Mundial 2026: los viajes intercontinentales, la altitud y el calor ponen a prueba a los 48 equipos del torneo más grande de la historia
Selecciones como Curazao, Bosnia-Herzegovina e incluso las anfitrionas deben recorrer miles de kilómetros entre partidos, mientras la altura de México y el calor húmedo de ciudades estadounidenses añaden obstáculos físicos a la competición.
El Mundial 2026 es, por definición, el torneo de fútbol más ambicioso jamás organizado. Con 48 selecciones, tres países anfitriones (Estados Unidos, Canadá e México), cuatro husos horarios e instalaciones separadas por miles de kilómetros, la competición presenta un rompecabezas logístico sin precedentes en la historia del fútbol internacional. Lejos de ser un simple inconveniente administrativo, los grandes desplazamientos ya están dejando huella en la preparación física y el rendimiento de los equipos desde la fase de grupos.
Las rutas más exigentes: quién viaja más y cuánto
Los números hablan por sí solos. Curazao, debutante en la cita mundialista, tiene previsto recorrer aproximadamente 8.600 kilómetros de ida y vuelta desde su base en Florida hasta sus partidos en Houston, Kansas City e Filadelfia.

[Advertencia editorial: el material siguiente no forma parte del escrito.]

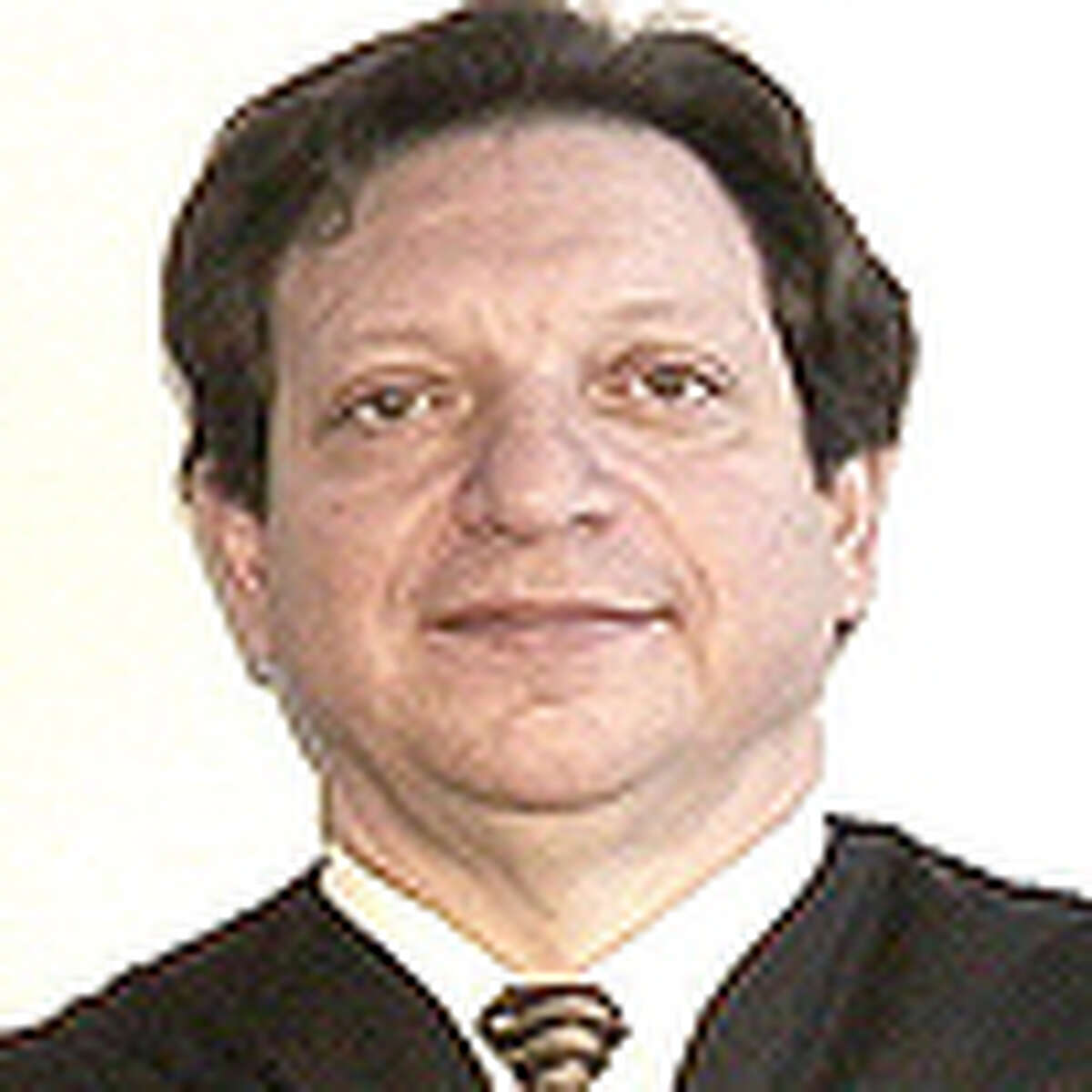 State Supreme Court Justice Vito C. Caruso of Rotterdam, the state's deputy administrative judge for all courts outside New York City, is set to retire at the end of the month.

Es una distancia equivalente a cruzar el Atlántico desde Lisboa hasta Nueva York, y la selección caribeña deberá hacerlo en cuestión de días, entre duelos de alta intensidad.
No muy por detrás aparece Bosnia-Herzegovina, que acumulará cerca de 8.400 kilómetros entre su campo de entrenamiento en Utah y sus compromisos en Toronto, Los Ángeles e Seattle, tres ciudades que abarcan desde el noreste de Canadá hasta la costa del Pacífico estadounidense. La travesía supone gestionar no solo el cansancio físico, sino también los cambios horarios que acompañan a esos desplazamientos.
La situación de la República Checa ilustra bien la complejidad del calendario. El equipo comenzó el torneo viajando desde su base en Dallas hasta Guadalajara, cruzando la frontera hacia México. Tras ese partido, regresó a Texas para preparar el siguiente choque, programado en Atlanta, antes de volver de nuevo a México para su tercer compromiso de grupo. El seleccionador Miroslav Koubek no ocultó su incomodidad, aunque asumió la situación con pragmatismo:
"Simplemente tenemos que convivir con esto, porque así lo planificaron otros. Estamos contentos de estar aquí y queremos obtener los mejores resultados posibles. Nuestra logística entre bastidores funciona bien, pero evidentemente no es lo ideal tener que viajar tanto", declaró Koubek tras la derrota por 2-1 ante Corea del Sur en Guadalajara.
Las anfitrionas tampoco se libran
Incluso las selecciones locales afrontan traslados considerables. Canadá tuvo que realizar un vuelo de casi cinco horas para cubrir los más de 3.200 kilómetros que separan Toronto de Vancouver tras su partido inaugural. Estados Unidos también se mueve de forma constante entre su campo de entrenamiento en Irvine (California) y sus partidos en el área de Los Ángeles e Seattle, con una distancia total acumulada que roza igualmente los 3.000 kilómetros.
La excepción entre los anfitriones es México, que juega todos sus partidos de grupo en territorio nacional y calcula que no superará los 965 kilómetros de desplazamiento, una cifra muy inferior a la de sus rivales en el torneo.
Entre los grandes favoritos al título, Inglaterra emerge como el equipo con la ruta más exigente dentro del bloque de candidatos principales. Con su base establecida en Kansas City, los ingleses tienen compromisos en Dallas, Boston e Nueva York, lo que implica cruzar el país de un extremo a otro. España, por su parte, deberá realizar un vuelo de casi cuatro horas desde su cuartel general en Atlanta hasta Guadalajara para uno de sus partidos de grupo.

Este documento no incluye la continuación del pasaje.